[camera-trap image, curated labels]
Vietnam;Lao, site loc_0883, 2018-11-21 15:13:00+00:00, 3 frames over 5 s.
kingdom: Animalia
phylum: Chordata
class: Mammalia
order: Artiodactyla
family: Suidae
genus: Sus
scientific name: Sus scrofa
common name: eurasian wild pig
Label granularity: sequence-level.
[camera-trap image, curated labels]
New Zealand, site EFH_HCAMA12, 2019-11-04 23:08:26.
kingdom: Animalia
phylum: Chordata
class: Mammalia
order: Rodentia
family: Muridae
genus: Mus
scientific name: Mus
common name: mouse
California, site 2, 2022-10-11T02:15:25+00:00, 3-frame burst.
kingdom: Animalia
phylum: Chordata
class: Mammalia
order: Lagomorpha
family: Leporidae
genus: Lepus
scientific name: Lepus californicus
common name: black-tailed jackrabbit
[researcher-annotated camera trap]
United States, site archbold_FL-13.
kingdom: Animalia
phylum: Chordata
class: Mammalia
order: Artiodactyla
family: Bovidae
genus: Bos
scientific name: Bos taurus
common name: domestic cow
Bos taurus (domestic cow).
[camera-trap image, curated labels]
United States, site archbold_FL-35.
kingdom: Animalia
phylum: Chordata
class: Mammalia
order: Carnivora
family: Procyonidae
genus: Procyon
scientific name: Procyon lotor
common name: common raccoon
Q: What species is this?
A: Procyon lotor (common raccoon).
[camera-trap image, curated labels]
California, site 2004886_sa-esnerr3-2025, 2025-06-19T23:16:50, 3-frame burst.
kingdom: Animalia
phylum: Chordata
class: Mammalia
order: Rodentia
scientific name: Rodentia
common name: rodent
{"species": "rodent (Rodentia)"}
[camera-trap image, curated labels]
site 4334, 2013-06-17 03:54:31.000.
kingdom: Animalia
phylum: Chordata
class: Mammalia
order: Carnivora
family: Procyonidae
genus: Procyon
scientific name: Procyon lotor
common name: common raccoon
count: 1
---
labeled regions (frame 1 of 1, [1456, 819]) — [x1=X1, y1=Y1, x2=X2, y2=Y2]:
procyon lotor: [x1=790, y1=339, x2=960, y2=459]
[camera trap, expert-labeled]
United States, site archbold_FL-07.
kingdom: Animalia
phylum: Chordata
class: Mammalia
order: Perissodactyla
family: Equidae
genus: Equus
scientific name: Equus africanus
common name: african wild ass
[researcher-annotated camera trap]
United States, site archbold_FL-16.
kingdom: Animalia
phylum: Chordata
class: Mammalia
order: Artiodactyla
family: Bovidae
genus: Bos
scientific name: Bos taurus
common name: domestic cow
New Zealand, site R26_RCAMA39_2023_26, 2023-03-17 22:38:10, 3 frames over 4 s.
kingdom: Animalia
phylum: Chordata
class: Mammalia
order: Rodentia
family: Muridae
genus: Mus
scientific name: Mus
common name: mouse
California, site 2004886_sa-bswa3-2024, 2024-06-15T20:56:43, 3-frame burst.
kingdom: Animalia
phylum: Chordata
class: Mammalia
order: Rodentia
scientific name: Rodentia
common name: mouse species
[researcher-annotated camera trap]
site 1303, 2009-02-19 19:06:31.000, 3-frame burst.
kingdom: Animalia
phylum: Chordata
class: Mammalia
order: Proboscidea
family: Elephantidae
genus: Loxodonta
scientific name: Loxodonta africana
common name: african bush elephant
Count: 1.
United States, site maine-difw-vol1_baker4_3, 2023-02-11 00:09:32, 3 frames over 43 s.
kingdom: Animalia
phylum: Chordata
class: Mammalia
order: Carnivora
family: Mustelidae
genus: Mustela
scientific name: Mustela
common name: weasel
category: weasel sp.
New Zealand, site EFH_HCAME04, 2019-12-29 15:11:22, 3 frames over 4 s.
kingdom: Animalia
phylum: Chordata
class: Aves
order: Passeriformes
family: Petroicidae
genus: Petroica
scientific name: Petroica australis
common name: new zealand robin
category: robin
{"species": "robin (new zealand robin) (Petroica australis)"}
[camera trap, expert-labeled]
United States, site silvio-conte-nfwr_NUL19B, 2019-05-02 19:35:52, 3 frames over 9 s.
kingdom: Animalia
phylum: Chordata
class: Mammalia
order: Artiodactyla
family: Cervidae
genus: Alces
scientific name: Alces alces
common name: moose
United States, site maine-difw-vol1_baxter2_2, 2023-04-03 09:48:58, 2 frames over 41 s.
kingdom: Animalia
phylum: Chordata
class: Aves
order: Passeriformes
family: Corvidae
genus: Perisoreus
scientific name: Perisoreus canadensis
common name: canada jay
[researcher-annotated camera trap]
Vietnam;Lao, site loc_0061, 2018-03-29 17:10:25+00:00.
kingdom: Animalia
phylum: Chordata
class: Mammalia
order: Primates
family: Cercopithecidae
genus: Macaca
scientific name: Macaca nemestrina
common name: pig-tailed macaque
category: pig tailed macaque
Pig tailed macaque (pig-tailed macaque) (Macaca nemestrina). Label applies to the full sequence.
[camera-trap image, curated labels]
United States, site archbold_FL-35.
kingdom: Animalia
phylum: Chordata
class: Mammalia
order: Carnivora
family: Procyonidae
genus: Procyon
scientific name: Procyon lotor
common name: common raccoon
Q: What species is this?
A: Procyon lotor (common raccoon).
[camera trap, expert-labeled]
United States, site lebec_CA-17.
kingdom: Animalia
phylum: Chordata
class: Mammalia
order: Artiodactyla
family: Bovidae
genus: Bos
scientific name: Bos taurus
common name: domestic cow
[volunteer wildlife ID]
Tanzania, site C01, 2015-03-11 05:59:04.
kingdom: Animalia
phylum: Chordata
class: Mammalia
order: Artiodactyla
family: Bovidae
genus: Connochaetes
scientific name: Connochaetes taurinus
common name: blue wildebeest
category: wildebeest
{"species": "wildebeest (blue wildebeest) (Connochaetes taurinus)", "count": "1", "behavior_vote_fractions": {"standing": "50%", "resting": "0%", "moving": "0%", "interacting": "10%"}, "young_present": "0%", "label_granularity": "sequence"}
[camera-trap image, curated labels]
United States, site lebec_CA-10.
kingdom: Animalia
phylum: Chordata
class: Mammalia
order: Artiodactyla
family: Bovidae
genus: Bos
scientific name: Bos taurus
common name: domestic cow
★ ★ ★
### WHAT YOU WILL DO
Everything in the material should be repeated exactly as written.

### ANSWER TO THE EXERCISE
[camera-trap image, curated labels]
Vietnam;Lao, site loc_0883, 2018-11-21 15:13:00+00:00, 3 frames over 5 s.
kingdom: Animalia
phylum: Chordata
class: Mammalia
order: Artiodactyla
family: Suidae
genus: Sus
scientific name: Sus scrofa
common name: eurasian wild pig
Label granularity: sequence-level.
[camera-trap image, curated labels]
New Zealand, site EFH_HCAMA12, 2019-11-04 23:08:26.
kingdom: Animalia
phylum: Chordata
class: Mammalia
order: Rodentia
family: Muridae
genus: Mus
scientific name: Mus
common name: mouse
California, site 2, 2022-10-11T02:15:25+00:00, 3-frame burst.
kingdom: Animalia
phylum: Chordata
class: Mammalia
order: Lagomorpha
family: Leporidae
genus: Lepus
scientific name: Lepus californicus
common name: black-tailed jackrabbit
[researcher-annotated camera trap]
United States, site archbold_FL-13.
kingdom: Animalia
phylum: Chordata
class: Mammalia
order: Artiodactyla
family: Bovidae
genus: Bos
scientific name: Bos taurus
common name: domestic cow
Bos taurus (domestic cow).
[camera-trap image, curated labels]
United States, site archbold_FL-35.
kingdom: Animalia
phylum: Chordata
class: Mammalia
order: Carnivora
family: Procyonidae
genus: Procyon
scientific name: Procyon lotor
common name: common raccoon
Q: What species is this?
A: Procyon lotor (common raccoon).
[camera-trap image, curated labels]
California, site 2004886_sa-esnerr3-2025, 2025-06-19T23:16:50, 3-frame burst.
kingdom: Animalia
phylum: Chordata
class: Mammalia
order: Rodentia
scientific name: Rodentia
common name: rodent
{"species": "rodent (Rodentia)"}
[camera-trap image, curated labels]
site 4334, 2013-06-17 03:54:31.000.
kingdom: Animalia
phylum: Chordata
class: Mammalia
order: Carnivora
family: Procyonidae
genus: Procyon
scientific name: Procyon lotor
common name: common raccoon
count: 1
---
labeled regions (frame 1 of 1, [1456, 819]) — [x1=X1, y1=Y1, x2=X2, y2=Y2]:
procyon lotor: [x1=790, y1=339, x2=960, y2=459]
[camera trap, expert-labeled]
United States, site archbold_FL-07.
kingdom: Animalia
phylum: Chordata
class: Mammalia
order: Perissodactyla
family: Equidae
genus: Equus
scientific name: Equus africanus
common name: african wild ass
[researcher-annotated camera trap]
United States, site archbold_FL-16.
kingdom: Animalia
phylum: Chordata
class: Mammalia
order: Artiodactyla
family: Bovidae
genus: Bos
scientific name: Bos taurus
common name: domestic cow
New Zealand, site R26_RCAMA39_2023_26, 2023-03-17 22:38:10, 3 frames over 4 s.
kingdom: Animalia
phylum: Chordata
class: Mammalia
order: Rodentia
family: Muridae
genus: Mus
scientific name: Mus
common name: mouse
California, site 2004886_sa-bswa3-2024, 2024-06-15T20:56:43, 3-frame burst.
kingdom: Animalia
phylum: Chordata
class: Mammalia
order: Rodentia
scientific name: Rodentia
common name: mouse species
[researcher-annotated camera trap]
site 1303, 2009-02-19 19:06:31.000, 3-frame burst.
kingdom: Animalia
phylum: Chordata
class: Mammalia
order: Proboscidea
family: Elephantidae
genus: Loxodonta
scientific name: Loxodonta africana
common name: african bush elephant
Count: 1.
United States, site maine-difw-vol1_baker4_3, 2023-02-11 00:09:32, 3 frames over 43 s.
kingdom: Animalia
phylum: Chordata
class: Mammalia
order: Carnivora
family: Mustelidae
genus: Mustela
scientific name: Mustela
common name: weasel
category: weasel sp.
New Zealand, site EFH_HCAME04, 2019-12-29 15:11:22, 3 frames over 4 s.
kingdom: Animalia
phylum: Chordata
class: Aves
order: Passeriformes
family: Petroicidae
genus: Petroica
scientific name: Petroica australis
common name: new zealand robin
category: robin
{"species": "robin (new zealand robin) (Petroica australis)"}
[camera trap, expert-labeled]
United States, site silvio-conte-nfwr_NUL19B, 2019-05-02 19:35:52, 3 frames over 9 s.
kingdom: Animalia
phylum: Chordata
class: Mammalia
order: Artiodactyla
family: Cervidae
genus: Alces
scientific name: Alces alces
common name: moose
United States, site maine-difw-vol1_baxter2_2, 2023-04-03 09:48:58, 2 frames over 41 s.
kingdom: Animalia
phylum: Chordata
class: Aves
order: Passeriformes
family: Corvidae
genus: Perisoreus
scientific name: Perisoreus canadensis
common name: canada jay
[researcher-annotated camera trap]
Vietnam;Lao, site loc_0061, 2018-03-29 17:10:25+00:00.
kingdom: Animalia
phylum: Chordata
class: Mammalia
order: Primates
family: Cercopithecidae
genus: Macaca
scientific name: Macaca nemestrina
common name: pig-tailed macaque
category: pig tailed macaque
Pig tailed macaque (pig-tailed macaque) (Macaca nemestrina). Label applies to the full sequence.
[camera-trap image, curated labels]
United States, site archbold_FL-35.
kingdom: Animalia
phylum: Chordata
class: Mammalia
order: Carnivora
family: Procyonidae
genus: Procyon
scientific name: Procyon lotor
common name: common raccoon
Q: What species is this?
A: Procyon lotor (common raccoon).
[camera trap, expert-labeled]
United States, site lebec_CA-17.
kingdom: Animalia
phylum: Chordata
class: Mammalia
order: Artiodactyla
family: Bovidae
genus: Bos
scientific name: Bos taurus
common name: domestic cow
[volunteer wildlife ID]
Tanzania, site C01, 2015-03-11 05:59:04.
kingdom: Animalia
phylum: Chordata
class: Mammalia
order: Artiodactyla
family: Bovidae
genus: Connochaetes
scientific name: Connochaetes taurinus
common name: blue wildebeest
category: wildebeest
{"species": "wildebeest (blue wildebeest) (Connochaetes taurinus)", "count": "1", "behavior_vote_fractions": {"standing": "50%", "resting": "0%", "moving": "0%", "interacting": "10%"}, "young_present": "0%", "label_granularity": "sequence"}
[camera-trap image, curated labels]
United States, site lebec_CA-10.
kingdom: Animalia
phylum: Chordata
class: Mammalia
order: Artiodactyla
family: Bovidae
genus: Bos
scientific name: Bos taurus
common name: domestic cow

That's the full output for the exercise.